_Your objective_
The first line of the entries through the line bearing "common name: yucatán brown brocket": copy these lines exactly and return nothing else.

Collected data entries:
==========

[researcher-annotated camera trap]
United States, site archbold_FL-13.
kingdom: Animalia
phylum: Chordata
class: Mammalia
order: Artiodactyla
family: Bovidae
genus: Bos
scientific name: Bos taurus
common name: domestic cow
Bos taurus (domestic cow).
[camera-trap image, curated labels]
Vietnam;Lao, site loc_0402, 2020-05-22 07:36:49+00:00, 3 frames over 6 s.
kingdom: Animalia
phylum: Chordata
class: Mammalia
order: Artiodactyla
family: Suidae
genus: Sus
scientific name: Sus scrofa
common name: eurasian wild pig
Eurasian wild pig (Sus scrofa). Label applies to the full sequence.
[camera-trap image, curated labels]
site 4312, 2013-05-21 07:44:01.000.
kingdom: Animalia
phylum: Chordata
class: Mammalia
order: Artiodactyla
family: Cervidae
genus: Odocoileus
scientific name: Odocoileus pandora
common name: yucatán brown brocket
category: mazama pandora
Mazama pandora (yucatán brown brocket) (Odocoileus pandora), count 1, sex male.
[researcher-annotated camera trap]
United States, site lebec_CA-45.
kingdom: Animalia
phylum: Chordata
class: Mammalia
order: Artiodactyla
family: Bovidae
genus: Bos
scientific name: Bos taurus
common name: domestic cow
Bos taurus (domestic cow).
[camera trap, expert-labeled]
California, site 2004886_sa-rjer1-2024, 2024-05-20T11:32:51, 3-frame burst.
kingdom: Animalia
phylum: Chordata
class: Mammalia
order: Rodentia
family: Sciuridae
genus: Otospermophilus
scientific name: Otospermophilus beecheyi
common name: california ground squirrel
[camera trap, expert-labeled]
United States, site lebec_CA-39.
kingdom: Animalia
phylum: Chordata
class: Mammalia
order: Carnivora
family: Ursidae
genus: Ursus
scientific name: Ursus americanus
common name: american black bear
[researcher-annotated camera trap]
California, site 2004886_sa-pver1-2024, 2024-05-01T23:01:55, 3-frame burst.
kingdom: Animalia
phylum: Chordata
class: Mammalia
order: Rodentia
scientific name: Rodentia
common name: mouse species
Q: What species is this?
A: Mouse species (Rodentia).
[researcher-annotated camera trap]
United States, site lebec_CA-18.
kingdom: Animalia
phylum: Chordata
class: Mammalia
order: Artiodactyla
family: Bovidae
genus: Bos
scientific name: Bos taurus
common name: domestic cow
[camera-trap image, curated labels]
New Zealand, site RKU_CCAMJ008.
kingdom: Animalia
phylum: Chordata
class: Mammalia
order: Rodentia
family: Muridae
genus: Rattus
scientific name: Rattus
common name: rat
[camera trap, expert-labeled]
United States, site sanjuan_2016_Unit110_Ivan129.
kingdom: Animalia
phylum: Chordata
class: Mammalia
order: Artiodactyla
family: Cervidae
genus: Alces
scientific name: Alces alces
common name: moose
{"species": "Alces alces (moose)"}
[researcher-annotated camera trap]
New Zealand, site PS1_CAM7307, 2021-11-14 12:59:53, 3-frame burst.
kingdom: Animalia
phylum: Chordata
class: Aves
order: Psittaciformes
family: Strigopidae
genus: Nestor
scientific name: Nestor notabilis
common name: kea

==========

_Result of the exercise_
[researcher-annotated camera trap]
United States, site archbold_FL-13.
kingdom: Animalia
phylum: Chordata
class: Mammalia
order: Artiodactyla
family: Bovidae
genus: Bos
scientific name: Bos taurus
common name: domestic cow
Bos taurus (domestic cow).
[camera-trap image, curated labels]
Vietnam;Lao, site loc_0402, 2020-05-22 07:36:49+00:00, 3 frames over 6 s.
kingdom: Animalia
phylum: Chordata
class: Mammalia
order: Artiodactyla
family: Suidae
genus: Sus
scientific name: Sus scrofa
common name: eurasian wild pig
Eurasian wild pig (Sus scrofa). Label applies to the full sequence.
[camera-trap image, curated labels]
site 4312, 2013-05-21 07:44:01.000.
kingdom: Animalia
phylum: Chordata
class: Mammalia
order: Artiodactyla
family: Cervidae
genus: Odocoileus
scientific name: Odocoileus pandora
common name: yucatán brown brocket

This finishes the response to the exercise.